# Learning objectives

• Calculate and interpret confidence intervals
• Confidence intervals for a population proportion
• Confidence intervals for a population mean

# 2 Statistical inference

In statistical inference we are interested in learning some quantity representing some parameter of a population. Population is large and we cannot examine all the values in the population directly. Therefore, to learn about the population parameter we take a sample of size $$n$$ from the population and use the information in the samples to draw conclusions about the population.

We can estimate population parameters by providing point estimates (single values) and interval estimates (range of values).

• For example, the proportion of the population with a given characteristic ($$p$$) can be estimated with the sample proportion ($$\hat p$$) (e.g., proportion of smokers).
• The mean of a population characteristic $$\mu$$ can be estimated with the sample mean ($$\bar x$$) (e.g., mean height of population).
• A confidence interval provides a range of plausible values for the population parameter. Values outside the confidence interval are unlikely to be the true population parameter.
• A point estimate gives the most likely value of the population parameter. A confidence interval is a range of values that is likely to contain the population parameter, and represents the precision of the point estimate.
• If we take a different sample, the value of the point estimate and the confidence interval will change.

# 3 Confidence interval

A confidence interval for an unknown population parameter provides a range of plausible values where we may find the true population parameter.

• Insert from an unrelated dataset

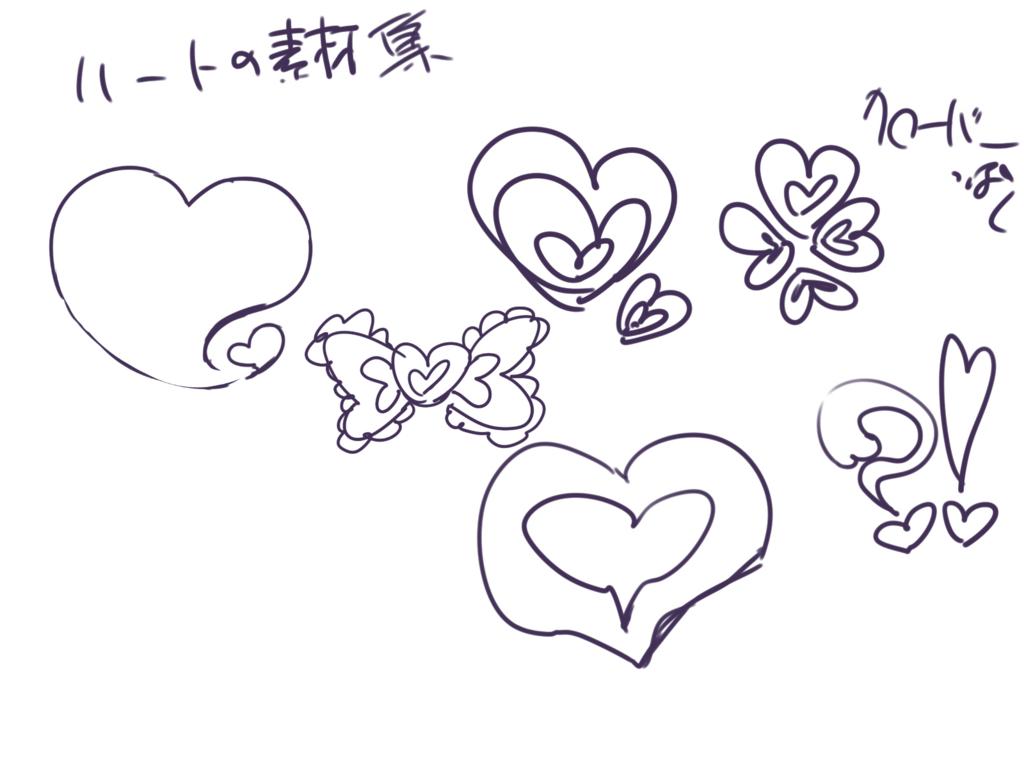 f:id:hihumimakoto01:20170414024335j:plain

A $$(c \times 100)$$% confidence interval for a population parameter $$\mu$$ based on observations $$X=(X_1, \ldots, X_n)$$ is a pair of statistics $$A(X)$$ and $$B(X)$$ such that

$P(A(X)\leq \mu \leq B(X))=c$ Note the values of $$A(X)$$ and $$B(X)$$ change with each sample.

Confidence level $$c = 1 - \alpha$$ and significance level $$\alpha = 1- c$$.

Interpretation:

• If we construct a 95% confidence interval for a population parameter, we are 95% confident that the population parameter is within the interval.
• If we take many samples of size $$n$$ from the population, and calculate the 95% CIs for each sample, then 95% of these CIs will contain the true population parameter.

Construct a confidence interval

• Select a confidence level $$c$$ that describes the uncertainty of the sampling method. Common confidence levels are 95% and 90%

• Identify a sample statistic that is used to estimate the population parameter. For example, the sample mean ($$\bar X$$) to estimate the population mean ($$\mu$$), or the sample proportion ($$\hat P$$) to estimate the population proportion ($$p$$)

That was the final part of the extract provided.